Wednesday, September 13, 2006

The New Testament contains the covenant (or agreement) between God and the Church. Let's start by defining the term "Church." It's not a building. Or, a religious denomination. It's people. People who have made Jesus the Lord and Savior of their lives. Ephesians 5:24 tells us, "... Christ is the head of the church: and is the saviour of the body." (KJV)

So, what is the covenant between God and His Church? The night before He died, Jesus celebrated the Passover with His disciples. He instituted a practice we call "Holy Communion." When they drank the third cup of wine (called "the cup of redemption"), which was part of the Passover celebration, Jesus said, "For this is the blood of the new testament, which is shed for many for the remission of sins." (Matthew 26:28 KJV). The basis of the new covenant is the death of Christ so that sinners may obtain forgiveness (i.e. remission of sins).

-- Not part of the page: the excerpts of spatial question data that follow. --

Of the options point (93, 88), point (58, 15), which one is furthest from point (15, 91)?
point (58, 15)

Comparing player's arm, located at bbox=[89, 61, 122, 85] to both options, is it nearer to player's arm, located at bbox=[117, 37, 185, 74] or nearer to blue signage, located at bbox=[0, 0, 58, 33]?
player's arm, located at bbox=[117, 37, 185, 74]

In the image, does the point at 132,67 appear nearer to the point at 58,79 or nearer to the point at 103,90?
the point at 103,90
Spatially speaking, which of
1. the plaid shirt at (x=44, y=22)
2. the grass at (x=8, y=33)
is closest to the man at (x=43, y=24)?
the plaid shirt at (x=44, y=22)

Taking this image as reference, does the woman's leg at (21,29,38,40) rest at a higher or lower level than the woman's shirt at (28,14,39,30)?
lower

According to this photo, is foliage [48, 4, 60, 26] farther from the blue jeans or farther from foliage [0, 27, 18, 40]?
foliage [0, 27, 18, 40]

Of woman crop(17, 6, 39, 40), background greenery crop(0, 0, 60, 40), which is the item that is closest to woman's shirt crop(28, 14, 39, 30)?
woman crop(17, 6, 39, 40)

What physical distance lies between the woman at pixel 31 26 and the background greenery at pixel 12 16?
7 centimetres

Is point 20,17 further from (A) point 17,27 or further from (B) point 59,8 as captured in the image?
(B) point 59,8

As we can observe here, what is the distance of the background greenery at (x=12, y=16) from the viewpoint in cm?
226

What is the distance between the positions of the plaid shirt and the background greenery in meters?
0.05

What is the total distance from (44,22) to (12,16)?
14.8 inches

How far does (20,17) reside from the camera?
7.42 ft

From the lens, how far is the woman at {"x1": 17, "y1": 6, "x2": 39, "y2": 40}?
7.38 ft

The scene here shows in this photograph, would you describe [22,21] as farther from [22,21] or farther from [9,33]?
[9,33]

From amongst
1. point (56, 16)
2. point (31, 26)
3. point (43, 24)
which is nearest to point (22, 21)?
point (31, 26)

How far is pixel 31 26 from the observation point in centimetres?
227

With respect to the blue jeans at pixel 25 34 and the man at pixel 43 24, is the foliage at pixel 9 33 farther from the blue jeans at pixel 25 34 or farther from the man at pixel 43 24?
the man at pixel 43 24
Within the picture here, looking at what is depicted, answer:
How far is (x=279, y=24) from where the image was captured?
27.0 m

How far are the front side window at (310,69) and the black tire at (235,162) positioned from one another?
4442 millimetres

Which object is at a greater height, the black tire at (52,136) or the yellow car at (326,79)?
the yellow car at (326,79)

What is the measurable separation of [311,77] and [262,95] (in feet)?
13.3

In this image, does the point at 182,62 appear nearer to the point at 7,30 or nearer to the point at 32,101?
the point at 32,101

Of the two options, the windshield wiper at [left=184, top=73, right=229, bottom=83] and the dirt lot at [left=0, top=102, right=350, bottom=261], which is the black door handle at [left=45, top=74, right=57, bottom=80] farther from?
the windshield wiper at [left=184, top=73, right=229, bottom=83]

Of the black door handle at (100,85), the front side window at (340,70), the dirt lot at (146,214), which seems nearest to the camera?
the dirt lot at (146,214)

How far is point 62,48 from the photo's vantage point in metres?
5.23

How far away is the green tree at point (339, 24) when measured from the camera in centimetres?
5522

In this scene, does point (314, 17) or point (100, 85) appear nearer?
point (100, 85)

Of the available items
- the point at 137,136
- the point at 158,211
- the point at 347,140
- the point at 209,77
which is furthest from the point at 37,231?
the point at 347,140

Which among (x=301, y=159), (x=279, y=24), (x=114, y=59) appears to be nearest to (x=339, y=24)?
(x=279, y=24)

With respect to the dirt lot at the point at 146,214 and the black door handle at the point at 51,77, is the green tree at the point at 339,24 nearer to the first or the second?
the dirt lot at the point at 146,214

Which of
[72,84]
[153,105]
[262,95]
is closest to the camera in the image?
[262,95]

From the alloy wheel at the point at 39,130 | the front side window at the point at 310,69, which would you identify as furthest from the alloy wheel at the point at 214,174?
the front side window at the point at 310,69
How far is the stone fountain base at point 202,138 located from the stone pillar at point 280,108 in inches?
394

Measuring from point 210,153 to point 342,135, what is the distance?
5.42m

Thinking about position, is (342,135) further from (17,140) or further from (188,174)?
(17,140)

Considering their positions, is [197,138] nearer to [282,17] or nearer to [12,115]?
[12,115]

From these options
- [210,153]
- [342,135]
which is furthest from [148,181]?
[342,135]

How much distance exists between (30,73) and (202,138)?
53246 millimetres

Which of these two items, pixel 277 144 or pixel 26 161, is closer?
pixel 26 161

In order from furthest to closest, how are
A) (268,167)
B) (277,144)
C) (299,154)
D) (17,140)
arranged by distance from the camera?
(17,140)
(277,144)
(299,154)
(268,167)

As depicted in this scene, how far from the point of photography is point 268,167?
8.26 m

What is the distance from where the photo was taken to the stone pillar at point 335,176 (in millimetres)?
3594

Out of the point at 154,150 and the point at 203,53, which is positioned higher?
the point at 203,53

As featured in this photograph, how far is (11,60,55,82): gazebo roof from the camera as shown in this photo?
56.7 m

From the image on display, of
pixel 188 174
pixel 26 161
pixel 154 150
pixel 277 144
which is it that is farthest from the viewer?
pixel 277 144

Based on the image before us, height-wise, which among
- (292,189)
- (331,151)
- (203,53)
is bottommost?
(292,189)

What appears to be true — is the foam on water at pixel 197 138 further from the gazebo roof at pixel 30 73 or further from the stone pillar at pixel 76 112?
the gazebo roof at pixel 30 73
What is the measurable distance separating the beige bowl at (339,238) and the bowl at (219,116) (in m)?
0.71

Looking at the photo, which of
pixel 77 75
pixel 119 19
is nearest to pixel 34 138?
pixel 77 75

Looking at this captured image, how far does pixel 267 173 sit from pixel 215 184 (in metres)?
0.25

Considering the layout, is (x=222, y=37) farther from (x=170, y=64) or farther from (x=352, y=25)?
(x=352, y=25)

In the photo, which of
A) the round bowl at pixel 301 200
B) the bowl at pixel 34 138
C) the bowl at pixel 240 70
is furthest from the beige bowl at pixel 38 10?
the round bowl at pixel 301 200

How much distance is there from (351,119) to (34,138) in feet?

Under the terms of the old covenant, God's chosen nation of Israel learned that God is a holy Being, Who cannot tolerate sin. He laid out in great detail the specifics of living a righteous life. The Law (commandments and ordinaces spelled out in the writings of Moses) demonstrated that it was impossible for any man to live a completely blameless and holy life before a Righteous God. Because God is Just He must punish sin or He violates His Own nature and becomes unrighteous Himself.

The new covenant gives us another aspect of God's nature. Love. He cannot act against His Own nature so He must punish sin but He loves mankind. How to balance His attribute of Justice with His attribute of Love? The answer is Jesus. Because man cannot save himself from punishment, God does it for him. He becomes a man and keeps all of the Old Testament commandments and ordinances perfectly without one slip. Then, He volunteers to take the sins of mankind on Himself and suffer the punishment in the place of the sinner.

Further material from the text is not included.